Some days it was helping you perfect a bun. Other days it helping you take down your plaits for a braid out.
Clark took his time. Never did he rush. Complained, or messed up. You’d poked fun about his skill being suspiciously good, but he’d only grin and shrug, claiming he’d learned it “from observation
. and a few YouTube videos .”
What a man.
As much as you adored mornings with Clark— sharing slices of toast and sleepy kisses—the afternoons were your favorite.
Most days you worked remotely, completing tasks from the comfort of your living room with the sky view of the city in line of sight from the window.
On days when you had to commute to the office, even with the tortuous traffic, you still managed to make it home before Clark. Although you tried not to, oftentimes you found yourself waiting for him to come home, hovering around the living room listening for the turning of the doorknob.

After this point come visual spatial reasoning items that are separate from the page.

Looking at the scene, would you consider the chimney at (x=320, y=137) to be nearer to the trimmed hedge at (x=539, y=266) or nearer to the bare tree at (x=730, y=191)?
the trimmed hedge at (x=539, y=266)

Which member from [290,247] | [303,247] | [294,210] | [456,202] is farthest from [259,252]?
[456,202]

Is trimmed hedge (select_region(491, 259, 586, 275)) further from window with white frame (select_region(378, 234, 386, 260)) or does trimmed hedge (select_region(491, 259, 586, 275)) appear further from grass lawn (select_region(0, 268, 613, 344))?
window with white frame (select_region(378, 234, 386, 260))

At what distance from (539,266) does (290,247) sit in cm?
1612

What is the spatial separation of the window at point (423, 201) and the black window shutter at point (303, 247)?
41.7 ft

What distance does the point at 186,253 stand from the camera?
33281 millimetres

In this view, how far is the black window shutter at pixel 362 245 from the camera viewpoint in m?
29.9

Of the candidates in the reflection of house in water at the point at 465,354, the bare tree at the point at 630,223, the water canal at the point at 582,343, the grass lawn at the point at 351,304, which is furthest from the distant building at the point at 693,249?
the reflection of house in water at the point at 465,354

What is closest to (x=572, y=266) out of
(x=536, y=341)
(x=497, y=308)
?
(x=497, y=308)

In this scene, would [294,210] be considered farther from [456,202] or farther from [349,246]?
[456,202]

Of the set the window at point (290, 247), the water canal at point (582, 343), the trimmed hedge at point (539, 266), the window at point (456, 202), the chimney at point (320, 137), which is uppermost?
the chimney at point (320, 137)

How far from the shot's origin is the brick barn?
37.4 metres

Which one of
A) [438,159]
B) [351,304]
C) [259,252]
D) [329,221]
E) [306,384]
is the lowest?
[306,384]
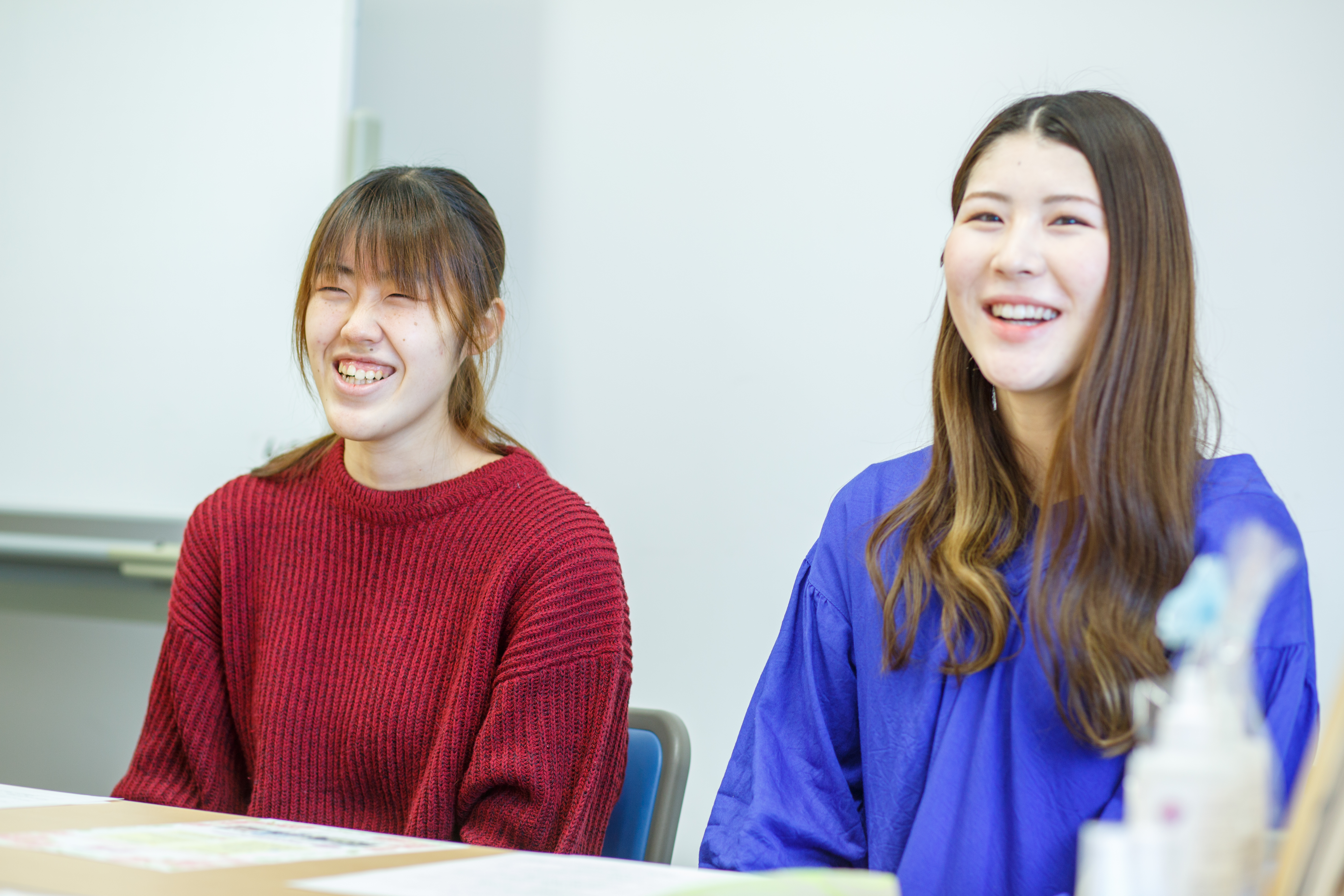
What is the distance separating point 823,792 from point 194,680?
0.76m

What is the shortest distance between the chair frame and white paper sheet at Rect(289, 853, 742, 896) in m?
0.42

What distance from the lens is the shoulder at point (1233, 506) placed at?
0.97 meters

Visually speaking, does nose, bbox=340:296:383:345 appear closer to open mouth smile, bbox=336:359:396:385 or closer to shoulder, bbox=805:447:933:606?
open mouth smile, bbox=336:359:396:385

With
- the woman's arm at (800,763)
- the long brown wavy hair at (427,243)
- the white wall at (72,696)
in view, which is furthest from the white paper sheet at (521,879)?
the white wall at (72,696)

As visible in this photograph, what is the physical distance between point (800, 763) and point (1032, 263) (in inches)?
19.9

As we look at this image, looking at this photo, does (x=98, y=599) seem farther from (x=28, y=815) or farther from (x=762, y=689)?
(x=762, y=689)

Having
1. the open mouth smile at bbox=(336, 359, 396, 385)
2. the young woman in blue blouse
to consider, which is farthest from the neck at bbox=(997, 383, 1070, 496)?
the open mouth smile at bbox=(336, 359, 396, 385)

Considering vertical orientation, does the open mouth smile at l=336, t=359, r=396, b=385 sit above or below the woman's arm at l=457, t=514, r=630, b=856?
above

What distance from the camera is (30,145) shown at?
222cm

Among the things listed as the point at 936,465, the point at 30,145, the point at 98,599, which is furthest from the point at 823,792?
the point at 30,145

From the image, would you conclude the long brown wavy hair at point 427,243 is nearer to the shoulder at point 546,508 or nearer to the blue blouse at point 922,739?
the shoulder at point 546,508

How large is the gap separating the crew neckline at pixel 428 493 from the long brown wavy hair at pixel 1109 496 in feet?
1.73

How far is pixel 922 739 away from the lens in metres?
1.05

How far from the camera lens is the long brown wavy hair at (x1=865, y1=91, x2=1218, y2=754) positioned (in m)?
0.95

When Clark did return home, he’d walk in as if he spent the day at war rather than in a newsroom. He’d drop his satchel, kick off his shoes and envelop you in a long embrace, burying his face in the crook of your neck. Whispering the sweetest things in your ear—proclaiming about how much he missed you and how good it felt coming back home to you.
Evenings with Clark settled into a rhythm that felt like home. They were filled with miscellaneous chores made lighter by each other’s presence. You’d cook dinner while he washed the dishes, the two of you moving around the kitchen in a practiced, easy dance. You’d load the washer and dryer, and he’d take care of folding and putting everything away, always meticulous.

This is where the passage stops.